Muestra | Resistencia a la tracción (MPa) | Elongación a la ruptura (%) | Módulo elástico (MPa) |
---|---|---|---|
Control | 7.01 ± 0.33 | 93.11 ± 16.10 | 0.74 ± 0.14 |
Carbodiimida | 6.64 ± 0.34 | 105.85 ± 13.63 | 0.44± 0.04 |
Interacciones Electrostáticas | 7.12 ± 0.41 | 102.45 ± 18.35 | 0.60 ± 0.04 |
De acuerdo con los resultados mostrados en la Tabla 2, a excepción del módulo elástico, no se encuentra una diferencia estadística significativa en las demás propiedades mecánicas del material cuando se prepara con la fibroína biofuncionalizada por ambos métodos, estos resultados son similares a los encontrados por diferentes autores cuando se inmoviliza heparina sobre diferentes materiales (Zia et al., 2016), sin embargo, en el caso específico de la biofuncionalización de fibroína con heparina, una consideración importante a tener en cuenta es que la estructura molecular de la heparina podrá interactuar a través de puentes de hidrógeno con los demás componentes del material, de este modo, dado que la heparina se inmoviliza sobre la fibroína en solución previo a la preparación del material final, es probable que la cantidad de enlaces de hidrógeno que se formen no sea muy alta comparada con el material sin biofuncionalizar, y por lo tanto, estas interacciones no se vean reflejadas en las propiedades mecánicas del material biofuncionalizado, por otra parte, en el caso del módulo elástico, cuando la heparina se inmoviliza por un enlace covalente a la fibroína, esta última utiliza las aminas terminales de su estructura para formar dichos enlaces, y por lo tanto, la cantidad de puentes de hidrógeno que se formarán serán lo suficientemente menores como para afectar la rigidez del material, por lo tanto, a pesar de que la inmovilización de heparina no afecta drásticamente las demás propiedades mecánicas, su principal efecto se verá reflejado en módulo elástico del material final solo cuando se biofuncionaliza por acople de carbodiimida, teniendo como consecuencia que el material resultó menos rígido, por lo tanto, puede ser potencialmente útil en la fabricación de dispositivos para contacto con la sangre como injertos vasculares.
CONCLUSIONES
Se logró biofuncionalizar superficies de fibroína por dos métodos diferentes incorporando la heparina de manera adecuado para aumentar la hidrofilicidad y llevarla al rango requerido para poder usar este biomaterial en aplicaciones cardiovasculares.

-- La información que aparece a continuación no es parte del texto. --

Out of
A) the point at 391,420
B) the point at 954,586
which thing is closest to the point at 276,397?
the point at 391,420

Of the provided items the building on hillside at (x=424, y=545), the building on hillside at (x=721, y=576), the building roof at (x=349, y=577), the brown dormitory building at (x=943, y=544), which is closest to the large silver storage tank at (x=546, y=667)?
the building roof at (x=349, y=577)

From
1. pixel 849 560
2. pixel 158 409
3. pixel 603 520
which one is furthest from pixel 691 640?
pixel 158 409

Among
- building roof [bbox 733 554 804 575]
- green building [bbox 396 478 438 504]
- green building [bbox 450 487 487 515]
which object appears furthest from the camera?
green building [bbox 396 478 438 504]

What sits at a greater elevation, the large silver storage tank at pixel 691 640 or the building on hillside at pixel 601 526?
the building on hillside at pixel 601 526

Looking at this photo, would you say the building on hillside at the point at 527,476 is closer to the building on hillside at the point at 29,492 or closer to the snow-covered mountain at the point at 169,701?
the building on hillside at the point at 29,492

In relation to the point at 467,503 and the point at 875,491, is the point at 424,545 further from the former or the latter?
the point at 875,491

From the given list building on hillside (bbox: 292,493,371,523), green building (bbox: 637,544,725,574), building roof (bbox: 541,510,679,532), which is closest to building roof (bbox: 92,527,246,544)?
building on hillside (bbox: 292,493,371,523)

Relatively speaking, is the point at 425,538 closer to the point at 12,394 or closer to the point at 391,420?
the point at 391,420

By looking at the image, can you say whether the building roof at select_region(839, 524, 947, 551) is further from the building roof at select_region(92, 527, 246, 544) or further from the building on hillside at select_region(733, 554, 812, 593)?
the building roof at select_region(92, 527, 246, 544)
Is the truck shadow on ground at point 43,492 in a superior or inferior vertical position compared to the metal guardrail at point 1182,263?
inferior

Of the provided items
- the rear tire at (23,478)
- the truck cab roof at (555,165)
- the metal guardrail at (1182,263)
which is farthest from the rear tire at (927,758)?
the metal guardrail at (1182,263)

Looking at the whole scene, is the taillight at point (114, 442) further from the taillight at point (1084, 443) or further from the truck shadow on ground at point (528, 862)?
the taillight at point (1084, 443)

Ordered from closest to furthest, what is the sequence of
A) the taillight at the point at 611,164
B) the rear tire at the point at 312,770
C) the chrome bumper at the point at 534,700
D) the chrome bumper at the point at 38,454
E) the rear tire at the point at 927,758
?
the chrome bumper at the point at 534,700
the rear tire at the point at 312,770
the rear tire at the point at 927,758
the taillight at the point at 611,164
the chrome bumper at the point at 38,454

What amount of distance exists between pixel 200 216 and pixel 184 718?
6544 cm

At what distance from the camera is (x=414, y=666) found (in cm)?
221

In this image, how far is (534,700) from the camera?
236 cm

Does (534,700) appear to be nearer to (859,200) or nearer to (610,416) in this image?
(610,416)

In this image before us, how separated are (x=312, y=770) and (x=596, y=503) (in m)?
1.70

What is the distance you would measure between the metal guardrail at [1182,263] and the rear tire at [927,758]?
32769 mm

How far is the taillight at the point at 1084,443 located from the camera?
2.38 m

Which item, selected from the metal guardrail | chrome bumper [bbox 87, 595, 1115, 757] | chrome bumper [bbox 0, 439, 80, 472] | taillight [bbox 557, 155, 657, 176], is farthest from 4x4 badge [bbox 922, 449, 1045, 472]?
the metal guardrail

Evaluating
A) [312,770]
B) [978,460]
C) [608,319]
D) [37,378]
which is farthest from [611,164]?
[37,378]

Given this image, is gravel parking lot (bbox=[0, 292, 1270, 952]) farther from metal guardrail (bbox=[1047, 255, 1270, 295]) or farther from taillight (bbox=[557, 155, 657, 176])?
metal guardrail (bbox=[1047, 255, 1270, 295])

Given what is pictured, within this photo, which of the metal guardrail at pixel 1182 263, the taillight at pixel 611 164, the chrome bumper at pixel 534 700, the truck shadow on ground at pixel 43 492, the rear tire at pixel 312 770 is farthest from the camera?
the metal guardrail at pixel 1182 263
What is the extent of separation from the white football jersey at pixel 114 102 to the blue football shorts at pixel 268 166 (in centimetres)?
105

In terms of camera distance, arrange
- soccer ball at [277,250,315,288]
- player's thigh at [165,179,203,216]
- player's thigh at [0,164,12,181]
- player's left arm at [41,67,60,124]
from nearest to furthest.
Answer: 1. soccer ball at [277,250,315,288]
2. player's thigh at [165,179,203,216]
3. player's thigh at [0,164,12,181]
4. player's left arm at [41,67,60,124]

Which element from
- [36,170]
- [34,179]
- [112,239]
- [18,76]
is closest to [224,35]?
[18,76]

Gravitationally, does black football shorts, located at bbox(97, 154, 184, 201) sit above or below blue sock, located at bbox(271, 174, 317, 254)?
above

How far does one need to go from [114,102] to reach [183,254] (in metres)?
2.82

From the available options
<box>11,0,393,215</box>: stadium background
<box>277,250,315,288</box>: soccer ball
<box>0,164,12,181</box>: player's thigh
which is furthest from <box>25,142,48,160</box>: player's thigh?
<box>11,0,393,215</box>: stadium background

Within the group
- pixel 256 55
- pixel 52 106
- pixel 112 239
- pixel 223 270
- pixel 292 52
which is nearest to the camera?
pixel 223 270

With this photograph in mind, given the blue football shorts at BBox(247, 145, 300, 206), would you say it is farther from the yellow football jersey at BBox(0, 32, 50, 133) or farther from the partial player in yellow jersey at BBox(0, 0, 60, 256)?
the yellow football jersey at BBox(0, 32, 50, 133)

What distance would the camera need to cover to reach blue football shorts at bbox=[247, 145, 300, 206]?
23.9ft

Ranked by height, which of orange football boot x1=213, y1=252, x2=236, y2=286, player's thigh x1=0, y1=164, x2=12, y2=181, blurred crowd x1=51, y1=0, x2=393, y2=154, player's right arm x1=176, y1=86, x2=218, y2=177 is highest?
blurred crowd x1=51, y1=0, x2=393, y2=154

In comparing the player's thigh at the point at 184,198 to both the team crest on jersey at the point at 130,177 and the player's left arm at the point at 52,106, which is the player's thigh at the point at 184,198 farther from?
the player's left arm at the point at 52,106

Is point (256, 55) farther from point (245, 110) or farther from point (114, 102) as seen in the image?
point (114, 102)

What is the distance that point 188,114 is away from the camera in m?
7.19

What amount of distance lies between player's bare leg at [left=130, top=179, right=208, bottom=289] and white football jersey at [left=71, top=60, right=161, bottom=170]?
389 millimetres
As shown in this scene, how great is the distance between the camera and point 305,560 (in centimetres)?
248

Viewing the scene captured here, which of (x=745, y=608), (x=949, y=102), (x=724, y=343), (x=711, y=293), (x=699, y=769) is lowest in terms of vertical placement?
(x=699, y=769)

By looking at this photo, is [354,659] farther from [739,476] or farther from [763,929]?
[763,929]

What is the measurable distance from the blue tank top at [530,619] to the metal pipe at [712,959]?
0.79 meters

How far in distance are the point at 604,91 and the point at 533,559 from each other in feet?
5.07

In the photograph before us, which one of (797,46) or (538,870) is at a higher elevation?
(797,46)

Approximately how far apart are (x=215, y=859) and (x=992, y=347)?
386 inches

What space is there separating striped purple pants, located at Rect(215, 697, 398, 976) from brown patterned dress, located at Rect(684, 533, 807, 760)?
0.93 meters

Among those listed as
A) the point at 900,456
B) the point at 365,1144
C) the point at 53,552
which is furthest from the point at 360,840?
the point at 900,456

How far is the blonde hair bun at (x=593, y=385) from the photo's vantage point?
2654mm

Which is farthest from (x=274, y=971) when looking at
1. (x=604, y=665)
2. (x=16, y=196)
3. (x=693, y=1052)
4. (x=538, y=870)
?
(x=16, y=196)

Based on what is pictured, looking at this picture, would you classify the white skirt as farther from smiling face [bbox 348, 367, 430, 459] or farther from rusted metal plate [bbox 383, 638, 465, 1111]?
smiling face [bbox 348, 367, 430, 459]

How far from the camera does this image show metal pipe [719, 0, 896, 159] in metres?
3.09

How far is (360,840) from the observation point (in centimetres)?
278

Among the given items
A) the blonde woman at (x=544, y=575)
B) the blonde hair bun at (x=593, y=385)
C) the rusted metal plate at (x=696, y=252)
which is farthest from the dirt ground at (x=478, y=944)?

Los procesos seguidos para realizar la biofuncionalización fueron adecuados tanto cuando se hace por acople de carbodiimida como por aprovechamiento de interacciones electrostáticas, sin embargo, la muestra biofuncionalizada por acople de carbodiimida presentó mayor estabilidad en el tiempo, lo que demuestra que dicha técnica resulta mejor a la hora de obtener el material con capacidad antitrombogénica.
El material producido y biofuncioanlizado resultó mostrar buena respuesta a la antitrombogenicidad, además de demostrarse que la biofuncionalización no alteró las propiedades mecánicas, lo cual puede ser una posibilidad de uso como material en la fabricación de implantes cardiovasculares.